Titre : Kakuzu pour Hidan
Auteur : Kahdeksan
Fandom : Naruto
Disclaimer : Les personnages et l'univers de Naruto appartiennent à Masashi Kishimoto.
Raiting : K+
Note : Petit OS sans prétention, n'hésitez pas à me donner votre avis, positif ou négatif, il faut que je progresse ^^
Note 2 : Je n'ai pas spécialement écrit ça en pensant faire du yaoi, pour moi ce n'en est pas, après, voyez les choses comme vous voulez =)
Edit : J'ai corrigé deux fautes que m'avait signalé Hidden Lunacy.
Kakuzu pour Hidan
Il y a peu de temps, Hidan s'était rendu compte que depuis qu'il avait rejoint Akatsuki, sa vie était devenue bien plus amusante.
Pourtant, il n'y avait pas de changement significatif dans ses habitudes ou son mode de vie ; il continuait d'éviscérer les gens qu'il rencontrait, de rendre hommage à Jashin et de jurer comme un chartier. Certes, il voyageait plus, beaucoup plus. Mais ce n'était certainement pas cela qui l'empêchait de s'ennuyer. Après une longue réflexion, il en était arrivé à la conclusion que cela était dû à Kakuzu.
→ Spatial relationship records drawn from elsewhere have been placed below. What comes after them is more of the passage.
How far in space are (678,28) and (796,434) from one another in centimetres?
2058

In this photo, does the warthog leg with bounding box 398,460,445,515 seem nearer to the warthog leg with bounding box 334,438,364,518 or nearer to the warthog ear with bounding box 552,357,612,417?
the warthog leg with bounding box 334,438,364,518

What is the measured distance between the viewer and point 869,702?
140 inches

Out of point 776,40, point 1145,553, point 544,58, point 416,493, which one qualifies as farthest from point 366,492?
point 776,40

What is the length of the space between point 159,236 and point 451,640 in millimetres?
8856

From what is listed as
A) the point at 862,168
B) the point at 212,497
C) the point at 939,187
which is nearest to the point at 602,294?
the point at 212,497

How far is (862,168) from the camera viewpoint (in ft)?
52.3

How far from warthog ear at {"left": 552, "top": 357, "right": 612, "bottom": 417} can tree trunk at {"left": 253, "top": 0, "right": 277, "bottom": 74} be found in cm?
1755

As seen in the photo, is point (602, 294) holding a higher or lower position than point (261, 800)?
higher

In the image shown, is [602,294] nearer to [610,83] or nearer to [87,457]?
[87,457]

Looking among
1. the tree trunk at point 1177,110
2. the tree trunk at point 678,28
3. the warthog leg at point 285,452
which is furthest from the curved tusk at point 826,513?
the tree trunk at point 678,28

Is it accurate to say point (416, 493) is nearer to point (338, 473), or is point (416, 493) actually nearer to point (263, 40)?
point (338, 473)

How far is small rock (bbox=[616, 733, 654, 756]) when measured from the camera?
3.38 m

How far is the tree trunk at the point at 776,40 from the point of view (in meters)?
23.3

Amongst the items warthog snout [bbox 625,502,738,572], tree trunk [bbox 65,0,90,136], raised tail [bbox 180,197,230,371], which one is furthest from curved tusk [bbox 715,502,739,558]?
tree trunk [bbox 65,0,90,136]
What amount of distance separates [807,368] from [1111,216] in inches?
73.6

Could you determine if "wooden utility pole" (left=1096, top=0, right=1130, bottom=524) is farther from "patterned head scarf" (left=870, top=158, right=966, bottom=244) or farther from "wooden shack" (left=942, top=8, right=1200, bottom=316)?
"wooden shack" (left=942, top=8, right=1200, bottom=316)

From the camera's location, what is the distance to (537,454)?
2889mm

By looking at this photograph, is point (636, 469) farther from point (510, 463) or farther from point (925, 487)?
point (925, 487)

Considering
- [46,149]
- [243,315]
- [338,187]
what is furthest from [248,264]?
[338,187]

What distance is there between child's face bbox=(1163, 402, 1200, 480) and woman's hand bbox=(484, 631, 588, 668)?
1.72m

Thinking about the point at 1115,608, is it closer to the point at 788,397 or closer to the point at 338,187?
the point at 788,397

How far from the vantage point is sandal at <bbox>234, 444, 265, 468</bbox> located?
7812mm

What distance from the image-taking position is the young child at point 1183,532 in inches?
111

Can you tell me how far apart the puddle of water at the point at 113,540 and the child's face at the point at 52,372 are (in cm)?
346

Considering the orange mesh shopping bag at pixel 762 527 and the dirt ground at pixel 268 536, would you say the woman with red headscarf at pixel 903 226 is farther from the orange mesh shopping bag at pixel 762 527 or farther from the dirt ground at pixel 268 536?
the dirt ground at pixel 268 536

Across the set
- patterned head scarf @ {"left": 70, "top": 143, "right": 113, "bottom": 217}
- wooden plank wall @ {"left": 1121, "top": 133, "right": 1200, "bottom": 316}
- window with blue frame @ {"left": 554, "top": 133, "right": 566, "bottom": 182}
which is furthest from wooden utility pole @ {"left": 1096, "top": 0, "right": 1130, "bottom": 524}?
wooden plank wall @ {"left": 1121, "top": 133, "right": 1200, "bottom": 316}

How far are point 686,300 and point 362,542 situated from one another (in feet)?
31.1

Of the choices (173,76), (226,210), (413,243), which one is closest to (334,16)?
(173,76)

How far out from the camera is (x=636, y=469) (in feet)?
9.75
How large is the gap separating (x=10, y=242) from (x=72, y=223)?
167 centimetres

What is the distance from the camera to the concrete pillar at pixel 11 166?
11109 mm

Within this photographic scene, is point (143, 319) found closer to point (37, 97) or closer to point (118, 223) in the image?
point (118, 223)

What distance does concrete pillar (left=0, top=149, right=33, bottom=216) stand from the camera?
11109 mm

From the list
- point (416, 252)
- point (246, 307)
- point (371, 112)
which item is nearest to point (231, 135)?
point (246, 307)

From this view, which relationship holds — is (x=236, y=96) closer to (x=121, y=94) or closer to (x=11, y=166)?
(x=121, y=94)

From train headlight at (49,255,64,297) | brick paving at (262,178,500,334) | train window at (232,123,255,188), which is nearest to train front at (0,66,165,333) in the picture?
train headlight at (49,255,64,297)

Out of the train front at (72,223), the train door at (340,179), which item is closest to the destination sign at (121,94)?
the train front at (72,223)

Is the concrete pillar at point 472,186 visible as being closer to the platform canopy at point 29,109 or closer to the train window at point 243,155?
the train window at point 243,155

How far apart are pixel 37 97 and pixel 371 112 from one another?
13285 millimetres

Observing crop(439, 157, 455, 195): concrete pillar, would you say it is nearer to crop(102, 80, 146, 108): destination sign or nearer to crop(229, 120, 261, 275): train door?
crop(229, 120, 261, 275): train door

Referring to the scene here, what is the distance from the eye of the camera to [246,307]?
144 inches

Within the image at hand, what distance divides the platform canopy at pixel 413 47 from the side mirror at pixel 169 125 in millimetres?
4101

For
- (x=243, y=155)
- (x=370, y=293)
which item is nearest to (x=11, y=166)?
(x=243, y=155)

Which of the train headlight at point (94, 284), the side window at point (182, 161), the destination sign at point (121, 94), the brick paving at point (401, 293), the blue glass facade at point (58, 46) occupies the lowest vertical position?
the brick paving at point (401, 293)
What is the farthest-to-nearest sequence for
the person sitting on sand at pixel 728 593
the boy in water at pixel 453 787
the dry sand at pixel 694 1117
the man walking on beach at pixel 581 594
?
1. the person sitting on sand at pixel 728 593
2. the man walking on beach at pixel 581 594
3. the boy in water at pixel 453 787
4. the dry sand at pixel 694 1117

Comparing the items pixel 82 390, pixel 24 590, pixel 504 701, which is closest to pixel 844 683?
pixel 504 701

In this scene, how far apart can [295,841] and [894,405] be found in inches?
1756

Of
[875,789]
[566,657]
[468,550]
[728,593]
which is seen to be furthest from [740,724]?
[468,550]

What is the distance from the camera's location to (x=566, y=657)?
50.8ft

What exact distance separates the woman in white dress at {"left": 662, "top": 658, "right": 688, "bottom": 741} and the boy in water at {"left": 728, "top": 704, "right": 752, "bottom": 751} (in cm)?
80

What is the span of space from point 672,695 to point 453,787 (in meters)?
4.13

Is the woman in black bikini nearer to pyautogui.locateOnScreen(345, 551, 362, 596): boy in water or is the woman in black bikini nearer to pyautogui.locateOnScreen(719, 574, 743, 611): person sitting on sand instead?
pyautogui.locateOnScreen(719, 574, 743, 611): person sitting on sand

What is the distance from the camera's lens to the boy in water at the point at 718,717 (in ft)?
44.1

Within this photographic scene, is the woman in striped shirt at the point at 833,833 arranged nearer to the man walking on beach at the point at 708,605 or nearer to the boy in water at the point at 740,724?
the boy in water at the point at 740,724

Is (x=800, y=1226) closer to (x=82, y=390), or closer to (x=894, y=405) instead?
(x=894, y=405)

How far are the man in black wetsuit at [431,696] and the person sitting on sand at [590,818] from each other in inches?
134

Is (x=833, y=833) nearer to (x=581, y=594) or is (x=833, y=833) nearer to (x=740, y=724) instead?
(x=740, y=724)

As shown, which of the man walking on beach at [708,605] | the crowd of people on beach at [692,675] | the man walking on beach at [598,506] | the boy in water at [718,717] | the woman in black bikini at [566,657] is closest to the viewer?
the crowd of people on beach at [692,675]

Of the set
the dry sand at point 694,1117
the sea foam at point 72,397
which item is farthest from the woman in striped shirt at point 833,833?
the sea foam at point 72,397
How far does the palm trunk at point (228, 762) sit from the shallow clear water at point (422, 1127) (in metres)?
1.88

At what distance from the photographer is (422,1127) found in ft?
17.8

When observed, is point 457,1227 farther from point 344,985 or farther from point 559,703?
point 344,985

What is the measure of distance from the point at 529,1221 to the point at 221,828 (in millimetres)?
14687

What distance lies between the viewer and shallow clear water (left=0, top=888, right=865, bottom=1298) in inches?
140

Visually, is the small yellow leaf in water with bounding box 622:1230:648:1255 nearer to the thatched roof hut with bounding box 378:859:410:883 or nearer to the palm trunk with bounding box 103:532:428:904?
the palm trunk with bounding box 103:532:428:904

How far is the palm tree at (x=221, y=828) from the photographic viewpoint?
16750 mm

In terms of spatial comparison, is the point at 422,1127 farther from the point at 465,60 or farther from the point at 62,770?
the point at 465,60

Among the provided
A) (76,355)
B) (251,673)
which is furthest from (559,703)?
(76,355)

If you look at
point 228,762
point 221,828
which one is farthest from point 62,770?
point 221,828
Depuis ce long débat intérieur, il n'avait plus aucun doute quant au fait qu'il appréciait énormément la présence de son coéquipier. Il adorait littéralement partager son immortalité avec ce gars-là. C'est vrai qu'il était taciturne, silencieux et qu'il passait son temps à le menacer, mais sans doute justement parce qu'il était son contraire absolu, il aimait sa compagnie. Il aimait sa voix rauque, la façon qu'il avait de dire « oui », ses yeux insondables remplis de haine, toujours calculateurs. Hidan aimait le savoir à côté de lui, droit et silencieux. A ces moments, il se sentait incroyablement en sécurité, aux côtés de cet homme si puissant et terrible. Bien qu'il ne l'aurait jamais protégé, évidemment. Tout d'abord pour le côté inutile de la chose, et ensuite, même si Hidan n'avait pas été immortel, Kakuzu ne l'aurait sûrement pas protégé, il aurait même plutôt été son assassin.
Hidan ne l'aurait jamais avoué, mais il jubilait d'être le coéquipier de Kakuzu, de l'avoir de façon exclusive à lui, et d'être également la seule compagnie qu'ait le nukenin de Taki.
D'ailleurs, il ne supportait pas qu'il l'ignore. C'était pourtant difficile, Hidan n'étant pas une personne des plus silencieuse et calme, mais Kakuzu y arrivait mieux que n'importe qui.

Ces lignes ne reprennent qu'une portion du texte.